A video of Senator Max Baucus and Senator Chuck Grassley looking like a pair of love-struck teenyboppers turned up on the New York Times website on June 7th, but little was made of Senator Baucus's comments suggesting that a public plan wasn't necessary.
The interview with John Harwood shed light on Senator Max Baucus's inclination to cave on the public health care plan option.
Here are some telling words from the sellout Democrat from Montana (minute 6:20): "Now some suggest that maybe this other, so-called public option is necessary to keep insurance companies feet to the fire. That's the argument that we hear around here. My point is that there is less need for that...if we really do a good job reforming the health insurance industry."
Noooo. You failed us, Baucus. You failed America. In opposing a public plan and committing yourself only to enforcing better regulations, you are keeping the door cracked open for the insurance companies to survive the public outcry for a public plan option. You are keeping America hooked on the heroin whose proceeds fund your campaigns. You are forcing us to remain paying a middle-man and wastefully bloating our health care costs!

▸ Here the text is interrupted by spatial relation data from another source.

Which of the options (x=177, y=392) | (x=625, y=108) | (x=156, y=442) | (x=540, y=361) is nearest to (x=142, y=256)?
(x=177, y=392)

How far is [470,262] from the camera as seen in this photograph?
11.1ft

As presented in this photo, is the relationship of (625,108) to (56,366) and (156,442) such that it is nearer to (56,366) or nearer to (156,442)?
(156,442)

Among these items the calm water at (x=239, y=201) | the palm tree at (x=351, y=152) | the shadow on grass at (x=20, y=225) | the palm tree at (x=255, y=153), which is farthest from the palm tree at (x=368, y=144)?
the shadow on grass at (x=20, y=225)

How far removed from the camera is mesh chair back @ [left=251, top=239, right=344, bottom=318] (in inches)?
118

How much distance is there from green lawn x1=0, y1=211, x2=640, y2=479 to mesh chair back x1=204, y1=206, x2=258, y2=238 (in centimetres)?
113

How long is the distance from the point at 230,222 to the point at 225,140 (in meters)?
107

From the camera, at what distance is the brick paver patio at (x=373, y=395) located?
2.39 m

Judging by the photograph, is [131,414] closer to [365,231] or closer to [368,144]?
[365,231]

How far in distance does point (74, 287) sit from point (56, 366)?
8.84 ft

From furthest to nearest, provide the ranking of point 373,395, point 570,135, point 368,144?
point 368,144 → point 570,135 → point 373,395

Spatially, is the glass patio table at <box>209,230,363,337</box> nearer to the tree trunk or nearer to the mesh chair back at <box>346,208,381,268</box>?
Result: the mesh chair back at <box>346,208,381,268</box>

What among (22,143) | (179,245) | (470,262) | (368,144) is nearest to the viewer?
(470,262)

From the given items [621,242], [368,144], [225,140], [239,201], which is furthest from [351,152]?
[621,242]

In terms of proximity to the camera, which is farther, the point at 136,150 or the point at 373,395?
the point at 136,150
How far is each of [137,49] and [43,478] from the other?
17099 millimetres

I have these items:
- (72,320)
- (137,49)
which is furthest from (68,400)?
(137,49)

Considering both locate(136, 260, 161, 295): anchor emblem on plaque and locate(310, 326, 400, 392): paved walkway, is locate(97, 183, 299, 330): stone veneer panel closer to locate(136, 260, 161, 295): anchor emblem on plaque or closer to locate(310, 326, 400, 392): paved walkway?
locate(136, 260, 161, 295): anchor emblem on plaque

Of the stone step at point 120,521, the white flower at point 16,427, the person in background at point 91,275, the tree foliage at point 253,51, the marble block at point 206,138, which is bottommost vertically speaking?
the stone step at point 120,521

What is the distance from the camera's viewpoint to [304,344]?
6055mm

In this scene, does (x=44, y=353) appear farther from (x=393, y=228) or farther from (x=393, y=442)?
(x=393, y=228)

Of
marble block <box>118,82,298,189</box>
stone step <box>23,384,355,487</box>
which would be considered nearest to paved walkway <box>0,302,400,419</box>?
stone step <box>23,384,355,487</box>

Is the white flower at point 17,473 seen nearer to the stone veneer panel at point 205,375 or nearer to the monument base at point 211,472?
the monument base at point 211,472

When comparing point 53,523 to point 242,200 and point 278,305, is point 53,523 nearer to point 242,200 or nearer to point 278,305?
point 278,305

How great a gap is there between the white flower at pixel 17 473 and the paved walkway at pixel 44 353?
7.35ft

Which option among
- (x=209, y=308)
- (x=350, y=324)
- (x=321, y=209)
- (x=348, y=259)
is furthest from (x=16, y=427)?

Besides, you keep the private insurers in the game and make a show of enforcing new regulations this year, don't you Baucus? Then you ease off them a little next year, don't you Baucus? The insurance industry stays strong and gets stronger. They whittle away at your stupid "health care reforms" until they are meaningless.
Senator Baucus, do what you will do. Support the private insurance industry over your own constituents, small business owners and over the well-being of America.
But remember, God is watching you. He is in the secret place of your heart, where you keep your lies and your deceit so neatly hid from the cameras and reporters who always surround you. You are a man easing himself into corruption as one gets into a hot tub. Grassley is beyond all hope. Grassley sits next to you, stewing in corruption. Happily covered in corruption. But you have not yet sinned on health care reform. You know that over 95 percent of the people who voted for you and the large Democratic majorities in Congress support a public plan option, and you are uncomfortable in this video because you minimize them saying, "Some suggest..." You are uncomfortable because you know you are going to ignore the "some," who are 75 percent of Americans, and vote for corporate insurers.
You could still do the right thing. You could still be a great man. A bigger man than campaign contributions and money. But you fell prey to everything that the Bible warns of, and you are on track to becoming simply a pathetic sellout. Should you give up your soul for money on this issue at this time in America's history, I hope that justice splits across your head like a falling tree. I hope it knocks you to your knees in shame and remorse. I hope that you realize before you die that no one will ever visit your grave with flowers and thank you with tears in their eyes because you saved them from the living hell that so many Americans endure because of our health care system.
I wish these things on you because I see the lie in your eyes in this video and I know the hell that people live in America because of politicians like you. I know that when you are "99 percent" sure you are going to appease a tyrant like Senator Chuck Grassley, that the rest of us out here are screwed.
And finally, Senator Baucus, I think you should work out a very rich deal with the insurance companies for this stunt you are pulling for them and take it and resign after this term so we can elect someone who will actually steer America toward prosperity and a brighter future. You are taking us backwards, setting us up for another catastrophic economic meltdown and seeing only the display of power and wealth exhibited by the insurance industry.
It's sad because you don't see what makes America wonderful. The home-cooked meals, the nights on the lake, the low-hanging sun over Christmas tree farms and vacant fields in the evening; the Little League baseball games, the fishing expiditions and the love of a simple family.